Extracted entries:
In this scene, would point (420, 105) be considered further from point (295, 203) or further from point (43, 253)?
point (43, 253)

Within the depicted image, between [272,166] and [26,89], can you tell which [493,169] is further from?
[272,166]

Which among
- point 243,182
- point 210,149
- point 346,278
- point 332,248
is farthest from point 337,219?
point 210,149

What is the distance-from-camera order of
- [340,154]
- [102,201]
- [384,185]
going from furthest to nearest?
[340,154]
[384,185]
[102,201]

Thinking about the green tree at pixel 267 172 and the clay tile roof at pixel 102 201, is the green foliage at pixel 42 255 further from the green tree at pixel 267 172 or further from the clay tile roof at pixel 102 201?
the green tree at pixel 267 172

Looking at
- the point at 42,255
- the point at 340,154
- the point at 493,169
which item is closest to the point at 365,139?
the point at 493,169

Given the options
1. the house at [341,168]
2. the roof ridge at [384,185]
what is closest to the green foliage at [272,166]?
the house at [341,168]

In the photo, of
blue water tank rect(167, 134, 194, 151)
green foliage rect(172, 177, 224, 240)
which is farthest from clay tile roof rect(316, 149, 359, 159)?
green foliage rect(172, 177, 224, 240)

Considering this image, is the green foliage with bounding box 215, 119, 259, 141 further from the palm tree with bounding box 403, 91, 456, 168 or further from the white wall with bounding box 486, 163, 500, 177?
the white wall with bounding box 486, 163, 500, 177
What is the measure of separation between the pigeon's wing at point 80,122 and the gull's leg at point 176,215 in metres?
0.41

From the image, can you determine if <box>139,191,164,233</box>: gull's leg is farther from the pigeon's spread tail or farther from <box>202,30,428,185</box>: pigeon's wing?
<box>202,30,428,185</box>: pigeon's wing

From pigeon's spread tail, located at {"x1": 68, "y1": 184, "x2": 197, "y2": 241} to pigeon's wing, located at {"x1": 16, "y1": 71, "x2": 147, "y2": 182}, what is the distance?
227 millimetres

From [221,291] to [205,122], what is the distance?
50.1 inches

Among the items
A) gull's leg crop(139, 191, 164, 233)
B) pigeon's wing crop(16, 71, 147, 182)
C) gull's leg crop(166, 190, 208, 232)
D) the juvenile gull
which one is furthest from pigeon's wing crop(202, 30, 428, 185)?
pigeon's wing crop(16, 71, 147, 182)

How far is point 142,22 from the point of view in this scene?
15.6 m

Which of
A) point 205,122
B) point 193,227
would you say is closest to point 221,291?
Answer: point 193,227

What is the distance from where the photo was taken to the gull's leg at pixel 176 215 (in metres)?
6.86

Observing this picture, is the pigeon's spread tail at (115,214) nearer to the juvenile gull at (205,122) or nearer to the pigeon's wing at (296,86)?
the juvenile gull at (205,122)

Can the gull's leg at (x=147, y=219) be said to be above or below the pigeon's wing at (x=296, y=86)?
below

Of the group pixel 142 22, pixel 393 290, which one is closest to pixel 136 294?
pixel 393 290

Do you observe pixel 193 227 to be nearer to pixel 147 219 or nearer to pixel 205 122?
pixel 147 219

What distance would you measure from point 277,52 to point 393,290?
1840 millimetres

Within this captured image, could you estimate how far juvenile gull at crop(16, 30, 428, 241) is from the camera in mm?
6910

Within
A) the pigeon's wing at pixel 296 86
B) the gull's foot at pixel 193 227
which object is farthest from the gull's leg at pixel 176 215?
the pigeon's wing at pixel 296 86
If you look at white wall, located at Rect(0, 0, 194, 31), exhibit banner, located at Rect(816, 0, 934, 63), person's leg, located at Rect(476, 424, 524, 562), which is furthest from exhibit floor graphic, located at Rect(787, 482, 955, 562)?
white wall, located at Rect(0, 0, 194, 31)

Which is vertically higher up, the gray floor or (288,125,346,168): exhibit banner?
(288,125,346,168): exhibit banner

Given request:
Reproduce the items word for word, beginning with the line that contains "Observing this picture, is" and continuing through the last line of the items.

Solution for this exercise:
Observing this picture, is the pigeon's spread tail at (115,214) nearer to the juvenile gull at (205,122) or nearer to the pigeon's wing at (296,86)?
the juvenile gull at (205,122)

Can the gull's leg at (x=147, y=219) be said to be above or below the pigeon's wing at (x=296, y=86)?
below

Of the group pixel 142 22, pixel 393 290, which one is closest to pixel 136 294?
pixel 393 290

Do you observe pixel 193 227 to be nearer to pixel 147 219 or nearer to pixel 205 122?
pixel 147 219

What distance would you measure from point 277,52 to point 393,290?
1840 millimetres

Within this captured image, could you estimate how far juvenile gull at crop(16, 30, 428, 241) is from the camera in mm?
6910

Within
A) the pigeon's wing at pixel 296 86
B) the gull's foot at pixel 193 227
which object is farthest from the gull's leg at pixel 176 215?
the pigeon's wing at pixel 296 86
If you look at white wall, located at Rect(0, 0, 194, 31), exhibit banner, located at Rect(816, 0, 934, 63), person's leg, located at Rect(476, 424, 524, 562), which is furthest from exhibit floor graphic, located at Rect(787, 482, 955, 562)?
white wall, located at Rect(0, 0, 194, 31)

Which is vertically higher up, the gray floor or (288,125,346,168): exhibit banner?
(288,125,346,168): exhibit banner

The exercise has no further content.